Reproduce the following material word for word, leaving out the pictures.

Start of DATA SHOWN

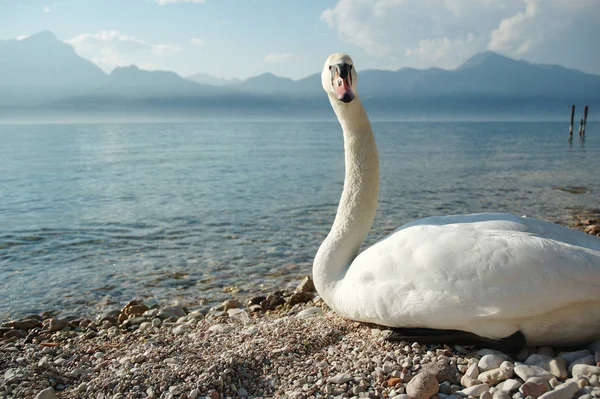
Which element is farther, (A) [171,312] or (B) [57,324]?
(A) [171,312]

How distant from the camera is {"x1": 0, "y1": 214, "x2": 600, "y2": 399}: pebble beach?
385 cm

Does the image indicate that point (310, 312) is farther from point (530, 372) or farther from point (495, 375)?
point (530, 372)

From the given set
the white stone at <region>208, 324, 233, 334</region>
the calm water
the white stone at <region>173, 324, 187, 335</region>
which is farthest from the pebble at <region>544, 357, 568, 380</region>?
the calm water

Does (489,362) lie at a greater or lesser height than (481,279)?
lesser

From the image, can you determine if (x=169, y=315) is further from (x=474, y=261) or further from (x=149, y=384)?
(x=474, y=261)

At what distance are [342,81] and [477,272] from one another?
2022mm

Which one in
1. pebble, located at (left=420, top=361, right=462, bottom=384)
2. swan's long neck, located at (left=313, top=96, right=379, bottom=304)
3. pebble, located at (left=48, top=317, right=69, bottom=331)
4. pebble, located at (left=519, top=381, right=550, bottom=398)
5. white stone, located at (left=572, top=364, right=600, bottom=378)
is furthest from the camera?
pebble, located at (left=48, top=317, right=69, bottom=331)

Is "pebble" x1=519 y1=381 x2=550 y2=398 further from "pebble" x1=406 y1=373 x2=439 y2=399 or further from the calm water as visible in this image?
the calm water

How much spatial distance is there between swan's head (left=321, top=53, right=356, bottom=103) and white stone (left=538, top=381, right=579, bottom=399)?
2621 millimetres

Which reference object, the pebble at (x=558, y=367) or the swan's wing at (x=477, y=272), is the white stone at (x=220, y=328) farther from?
the pebble at (x=558, y=367)

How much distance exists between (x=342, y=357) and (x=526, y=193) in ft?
52.0

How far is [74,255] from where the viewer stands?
10.6 meters

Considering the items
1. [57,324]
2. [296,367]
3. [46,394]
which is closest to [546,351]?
[296,367]

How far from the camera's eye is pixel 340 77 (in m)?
4.88
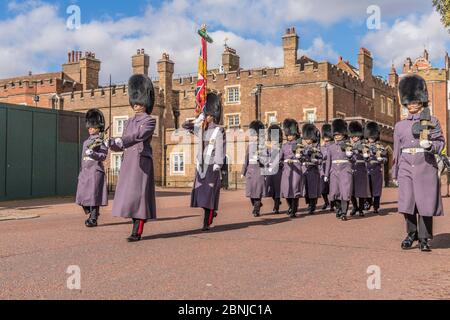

End of DATA SHOWN

| ANSWER |
Which element is farther, (A) [171,312] or (B) [57,324]?
(A) [171,312]

How distant from the camera is {"x1": 0, "y1": 214, "x2": 600, "y2": 399}: pebble beach?
385 cm

Does the image indicate that point (310, 312) is farther from point (530, 372) or farther from point (495, 375)?
point (530, 372)

From the given set
the white stone at <region>208, 324, 233, 334</region>
the calm water
the white stone at <region>173, 324, 187, 335</region>
which is farthest from the pebble at <region>544, 357, 568, 380</region>?
the calm water

Does (489,362) lie at a greater or lesser height than (481,279)?
lesser

From the image, can you determine if (x=169, y=315) is further from (x=474, y=261) or further from (x=149, y=384)?
(x=474, y=261)

At what distance are [342,81] and [477,272] from one another?
2022mm

Which one in
1. pebble, located at (left=420, top=361, right=462, bottom=384)
2. swan's long neck, located at (left=313, top=96, right=379, bottom=304)
3. pebble, located at (left=48, top=317, right=69, bottom=331)
4. pebble, located at (left=519, top=381, right=550, bottom=398)
5. white stone, located at (left=572, top=364, right=600, bottom=378)
is furthest from the camera?
pebble, located at (left=48, top=317, right=69, bottom=331)

Is "pebble" x1=519 y1=381 x2=550 y2=398 further from "pebble" x1=406 y1=373 x2=439 y2=399 or further from the calm water as visible in this image?
the calm water

How much spatial distance is there between swan's head (left=321, top=53, right=356, bottom=103) and white stone (left=538, top=381, right=579, bottom=399)?
2621 millimetres

Which reference object, the pebble at (x=558, y=367) or the swan's wing at (x=477, y=272), is the white stone at (x=220, y=328) farther from?
the pebble at (x=558, y=367)

How much distance exists between (x=342, y=357) and (x=526, y=193) in ft?
52.0

How far is [74,255] from where the viewer stands?
10.6 meters

Considering the items
1. [57,324]
2. [296,367]
3. [46,394]
which is closest to [546,351]?
[296,367]

How far from the camera's eye is pixel 340 77 (in m)?
4.88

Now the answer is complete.